Tears were streaming down her face now, and seeing her pain should have softened my anger. Instead, it just reminded me how easily she cried when things got difficult. How quickly she folded under pressure.

"I love you,” she said miserably.

"No, you don't." The words felt like swallowing glass, but they needed to be said. "You love the idea of me. The fantasy of being swept away by some protective mountain man. But when reality hits, when choosing me means actually sacrificing something that matters to you, you hesitate."

"That's not true."

"Then choose." I crossed my arms over my chest, forcing myself to remain impassive even as my heart shattered. "Right now. Me or the cottage. Us or your independence. What's it going to be?"

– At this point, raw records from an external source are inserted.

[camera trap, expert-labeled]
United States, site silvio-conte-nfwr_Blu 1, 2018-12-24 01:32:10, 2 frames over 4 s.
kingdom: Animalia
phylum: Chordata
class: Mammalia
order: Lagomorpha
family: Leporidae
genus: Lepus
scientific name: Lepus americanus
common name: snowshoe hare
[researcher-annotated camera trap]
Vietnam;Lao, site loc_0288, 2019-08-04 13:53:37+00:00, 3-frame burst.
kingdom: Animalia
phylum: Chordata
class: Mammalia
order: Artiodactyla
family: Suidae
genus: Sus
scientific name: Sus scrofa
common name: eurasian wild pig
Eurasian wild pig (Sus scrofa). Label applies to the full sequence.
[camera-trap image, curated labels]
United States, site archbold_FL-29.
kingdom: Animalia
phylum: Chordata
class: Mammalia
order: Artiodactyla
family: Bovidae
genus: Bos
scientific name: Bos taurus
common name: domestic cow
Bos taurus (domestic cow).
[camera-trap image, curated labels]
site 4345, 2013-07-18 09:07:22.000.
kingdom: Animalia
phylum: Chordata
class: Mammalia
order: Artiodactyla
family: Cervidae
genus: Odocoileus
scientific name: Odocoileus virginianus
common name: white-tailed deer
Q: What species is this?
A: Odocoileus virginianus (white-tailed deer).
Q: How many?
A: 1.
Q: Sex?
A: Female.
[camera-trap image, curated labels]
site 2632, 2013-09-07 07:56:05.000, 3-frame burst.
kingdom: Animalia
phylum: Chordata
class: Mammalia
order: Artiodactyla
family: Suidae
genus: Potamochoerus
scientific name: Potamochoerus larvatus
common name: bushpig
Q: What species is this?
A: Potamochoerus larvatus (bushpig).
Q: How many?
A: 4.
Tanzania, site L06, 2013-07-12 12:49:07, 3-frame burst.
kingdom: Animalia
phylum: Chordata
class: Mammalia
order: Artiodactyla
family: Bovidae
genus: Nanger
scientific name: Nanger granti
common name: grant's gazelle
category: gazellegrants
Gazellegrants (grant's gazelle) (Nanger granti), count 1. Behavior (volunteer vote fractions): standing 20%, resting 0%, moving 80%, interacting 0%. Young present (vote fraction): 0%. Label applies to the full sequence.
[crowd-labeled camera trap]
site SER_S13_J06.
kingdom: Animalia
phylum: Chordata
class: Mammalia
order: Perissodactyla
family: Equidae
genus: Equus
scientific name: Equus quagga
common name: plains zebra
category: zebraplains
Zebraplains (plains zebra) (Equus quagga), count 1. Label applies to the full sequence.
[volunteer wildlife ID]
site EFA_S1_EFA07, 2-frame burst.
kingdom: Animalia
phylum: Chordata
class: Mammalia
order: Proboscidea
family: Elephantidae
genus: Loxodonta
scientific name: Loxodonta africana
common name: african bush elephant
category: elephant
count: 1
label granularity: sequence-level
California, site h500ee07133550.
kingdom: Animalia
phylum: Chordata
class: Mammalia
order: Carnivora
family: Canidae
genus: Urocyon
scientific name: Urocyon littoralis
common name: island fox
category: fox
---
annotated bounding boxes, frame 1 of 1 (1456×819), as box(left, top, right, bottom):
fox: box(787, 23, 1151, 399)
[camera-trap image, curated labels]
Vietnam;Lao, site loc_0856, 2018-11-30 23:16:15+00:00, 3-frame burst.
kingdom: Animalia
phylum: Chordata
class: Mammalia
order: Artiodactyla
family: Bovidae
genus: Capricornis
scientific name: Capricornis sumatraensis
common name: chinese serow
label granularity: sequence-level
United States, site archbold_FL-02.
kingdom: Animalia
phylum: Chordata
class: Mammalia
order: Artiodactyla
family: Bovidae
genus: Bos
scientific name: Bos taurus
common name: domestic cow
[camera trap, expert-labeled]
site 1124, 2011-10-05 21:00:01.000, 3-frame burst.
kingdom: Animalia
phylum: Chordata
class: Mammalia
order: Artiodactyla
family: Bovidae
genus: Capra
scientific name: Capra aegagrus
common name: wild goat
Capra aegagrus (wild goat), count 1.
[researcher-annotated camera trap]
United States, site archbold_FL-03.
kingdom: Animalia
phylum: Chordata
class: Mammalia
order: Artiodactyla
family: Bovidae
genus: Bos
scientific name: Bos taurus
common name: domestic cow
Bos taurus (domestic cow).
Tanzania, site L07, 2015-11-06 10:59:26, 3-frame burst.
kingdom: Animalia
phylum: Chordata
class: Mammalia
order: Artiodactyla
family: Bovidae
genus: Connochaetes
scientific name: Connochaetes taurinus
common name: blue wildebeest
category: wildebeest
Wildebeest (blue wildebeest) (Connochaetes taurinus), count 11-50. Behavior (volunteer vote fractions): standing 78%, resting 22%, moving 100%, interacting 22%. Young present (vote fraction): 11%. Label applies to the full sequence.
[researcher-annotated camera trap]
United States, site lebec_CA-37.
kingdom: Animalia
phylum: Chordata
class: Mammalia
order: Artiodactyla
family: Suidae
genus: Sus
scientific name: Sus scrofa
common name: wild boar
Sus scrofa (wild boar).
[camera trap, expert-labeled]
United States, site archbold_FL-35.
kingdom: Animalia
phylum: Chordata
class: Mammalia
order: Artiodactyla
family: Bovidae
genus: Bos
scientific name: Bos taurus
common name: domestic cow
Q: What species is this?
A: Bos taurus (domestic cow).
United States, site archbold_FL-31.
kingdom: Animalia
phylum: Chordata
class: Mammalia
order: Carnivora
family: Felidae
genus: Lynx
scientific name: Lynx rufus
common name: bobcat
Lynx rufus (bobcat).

She opened her mouth, closed it again, her face cycling through desperation and panic and something that looked like grief. The silence stretched between us, heavy with everything we'd built and everything we were about to lose. "Why can’t I have both?”

I turned away from her, unable to look at her face any longer. “I've waited my whole life for someone to choose me first. I'm done waiting." I walked out of my own kitchen, leaving her standing alone among the wreckage of everything I'd thought we were building together.

Outside, the mountain morning was crisp and clear, the kind of day that usually filled me with peace. Instead, all I felt was the familiar emptiness of abandonment, the bitter confirmation that nothing good lasted.

Especially not for men like me.

I'd offered her everything—my home, my heart, my future. And when tested, she'd chosen fifty acres of dirt over forever with me.

The joke was on me for thinking this time would be different.

For thinking I was finally worth choosing.